%%
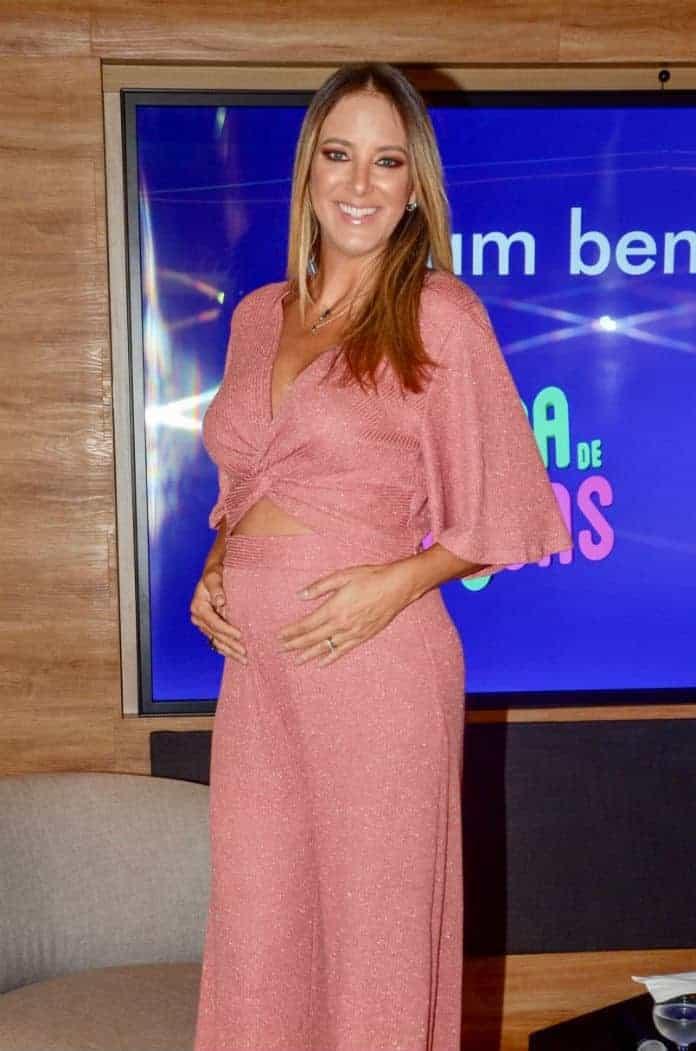 A apresentadora Ticiane Pinheiro com sua barriga de 17 semanas de gravidez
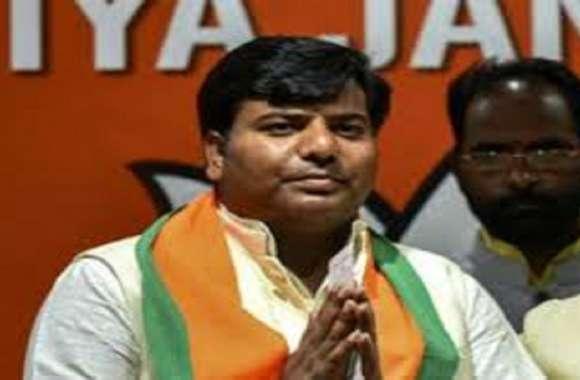 भाजपा प्रत्याशी प्रवीण निषाद गठबंधन के कुशल तिवारी से 20 हजार वोटों से आगे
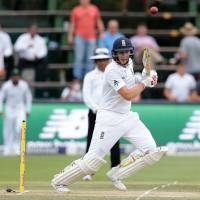 England's Joe Root plays a shot during the second day of the third test match between South Africa and England in Johannesburg on Friday. | AFP-JIJI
%%
What you need to do:
The response has to be an exact copy of all the data, pictures excluded.

Answer to this problem:
 A apresentadora Ticiane Pinheiro com sua barriga de 17 semanas de gravidez
 भाजपा प्रत्याशी प्रवीण निषाद गठबंधन के कुशल तिवारी से 20 हजार वोटों से आगे
 England's Joe Root plays a shot during the second day of the third test match between South Africa and England in Johannesburg on Friday. | AFP-JIJI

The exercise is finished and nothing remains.